** START PASSAGE PROVIDED **

We begin today in Brazil, where President Dilma Rousseff of the Workers Party secured first place in her country’s presidential election, but now faces a runoff with Aécio Neves, the center-right candidate in the race. Marina Silva of the Socialist party, came in third place after taking the place of Eduardo Campos at the top of the ticket. Campos died in an August plane crash roiling the election and upending its conventional wisdom. So far Rousseff, who emphasized income redistribution in her campaign, is the favorite to win the general, but momentum may be on Neves’ side, who was third at one point. Silva remains a wildcard too.

After clashes at the end of last week, a stalemate may be settling in between the government of Hong Kong and pro-Democracy activists. Others see the protests dwindling.

Israeli is fuming over Sweden’s decision to begin recognition talks with the Palestinian Authority, outside the traditional conduit for peace talks. However, Sweden is anything, but clear about what its decision means in the short term, although Israel fears other European countries may follow.

Pope Francis calls synod, primarily it seems, to discuss allowing divorcees to receive communion.

Haiti’s brutal one-time leader dies.

Canada’s Parliament will vote this week on whether to launch airstrikes against ISIS in Iraq. A divide in the Liberal Party over the issue may have erupted on the issue, possibly coloring that party’s fortunes in next year’s elections, a conservative Canadian publication argues.

The Feds:

The US Supreme Court has rejected petitions from five states facing rulings against their bans on same-sex marriage, effectively bringing marriage equality to five more states: Indiana, Oklahoma, Utah, Virginia and Wisconsin. However, rulings from the 4th, 7th and 10th Circuits upholding decisions that quashed the bans, in effect, ripples those rulings out to all of the states in those circuits or create legal chaos. The Guardian has a live blog of states’ reaction to the rejection of the petition for review.

Greater Washington potpourri. The Post looks at the race for a swingy Northern Virginia Congressional seat and President Obama endorses Muriel Bowser in the DC Mayoral race. A Maryland legislator proposes a way around (part of) Citizens United that does not offend the constitution.

Really Wisconsin is just a mess.

** END PASSAGE PROVIDED **

_WRITTEN TASKS_
A. Rewrite the news roundup from "Greater Washington potpourri." to "just a mess.", replacing "Maryland" with "Delaware".
B. List every state that the news roundup says gains marriage equality after the US Supreme Court rejected the petitions.
The entries that come next are separate from the news roundup and unrelated to it.

** START DATASET ENTRIES **

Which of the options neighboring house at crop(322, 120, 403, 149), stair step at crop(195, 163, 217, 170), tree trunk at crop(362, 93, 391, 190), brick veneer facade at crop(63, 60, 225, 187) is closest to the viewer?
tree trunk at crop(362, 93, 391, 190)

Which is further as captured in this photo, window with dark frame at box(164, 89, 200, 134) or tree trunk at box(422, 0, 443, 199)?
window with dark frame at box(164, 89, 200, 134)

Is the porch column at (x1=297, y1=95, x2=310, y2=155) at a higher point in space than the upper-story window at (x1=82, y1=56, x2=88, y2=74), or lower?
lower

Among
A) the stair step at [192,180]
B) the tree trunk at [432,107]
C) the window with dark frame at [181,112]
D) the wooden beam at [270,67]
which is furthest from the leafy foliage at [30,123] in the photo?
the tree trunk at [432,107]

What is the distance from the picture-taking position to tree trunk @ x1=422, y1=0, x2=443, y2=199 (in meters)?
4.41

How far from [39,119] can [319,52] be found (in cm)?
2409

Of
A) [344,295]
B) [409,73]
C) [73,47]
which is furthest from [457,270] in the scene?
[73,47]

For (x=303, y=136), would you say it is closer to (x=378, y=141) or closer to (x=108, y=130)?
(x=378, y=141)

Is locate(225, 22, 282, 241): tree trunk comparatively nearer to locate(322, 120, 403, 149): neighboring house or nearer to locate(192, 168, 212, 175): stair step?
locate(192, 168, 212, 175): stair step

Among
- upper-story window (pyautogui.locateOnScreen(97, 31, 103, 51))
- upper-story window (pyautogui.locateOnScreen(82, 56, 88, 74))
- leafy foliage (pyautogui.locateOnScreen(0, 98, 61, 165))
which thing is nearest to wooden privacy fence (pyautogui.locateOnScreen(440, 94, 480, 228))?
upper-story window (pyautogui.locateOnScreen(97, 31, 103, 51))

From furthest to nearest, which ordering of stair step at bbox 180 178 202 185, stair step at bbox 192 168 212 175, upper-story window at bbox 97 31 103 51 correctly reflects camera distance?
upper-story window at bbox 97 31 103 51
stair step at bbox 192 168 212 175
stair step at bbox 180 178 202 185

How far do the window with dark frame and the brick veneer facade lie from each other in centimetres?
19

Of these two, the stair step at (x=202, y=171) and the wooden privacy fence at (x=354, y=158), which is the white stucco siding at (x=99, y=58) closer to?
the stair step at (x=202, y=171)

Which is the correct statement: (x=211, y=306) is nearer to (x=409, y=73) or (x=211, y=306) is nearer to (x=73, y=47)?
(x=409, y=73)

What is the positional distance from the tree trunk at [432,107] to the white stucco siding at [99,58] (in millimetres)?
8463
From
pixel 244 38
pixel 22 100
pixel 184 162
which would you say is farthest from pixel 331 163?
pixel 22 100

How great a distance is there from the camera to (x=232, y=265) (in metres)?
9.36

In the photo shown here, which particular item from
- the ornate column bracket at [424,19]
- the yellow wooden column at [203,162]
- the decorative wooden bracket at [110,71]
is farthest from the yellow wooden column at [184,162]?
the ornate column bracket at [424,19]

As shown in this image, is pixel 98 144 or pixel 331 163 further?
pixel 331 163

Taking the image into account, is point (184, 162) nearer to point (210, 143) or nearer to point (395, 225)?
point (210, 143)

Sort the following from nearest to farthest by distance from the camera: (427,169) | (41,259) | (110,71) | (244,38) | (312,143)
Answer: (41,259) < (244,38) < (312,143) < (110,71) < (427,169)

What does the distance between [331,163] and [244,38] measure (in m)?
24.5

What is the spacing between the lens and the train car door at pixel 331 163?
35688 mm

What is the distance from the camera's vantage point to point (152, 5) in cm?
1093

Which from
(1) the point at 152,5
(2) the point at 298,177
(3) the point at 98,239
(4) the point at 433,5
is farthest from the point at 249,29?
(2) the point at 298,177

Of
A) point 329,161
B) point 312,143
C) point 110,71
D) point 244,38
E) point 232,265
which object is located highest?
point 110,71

** END DATASET ENTRIES **

_SOLUTION SET_
A.
Greater Washington potpourri. The Post looks at the race for a swingy Northern Virginia Congressional seat and President Obama endorses Muriel Bowser in the DC Mayoral race. A Delaware legislator proposes a way around (part of) Citizens United that does not offend the constitution.

Really Wisconsin is just a mess.

B. Indiana, Oklahoma, Utah, Virginia, Wisconsin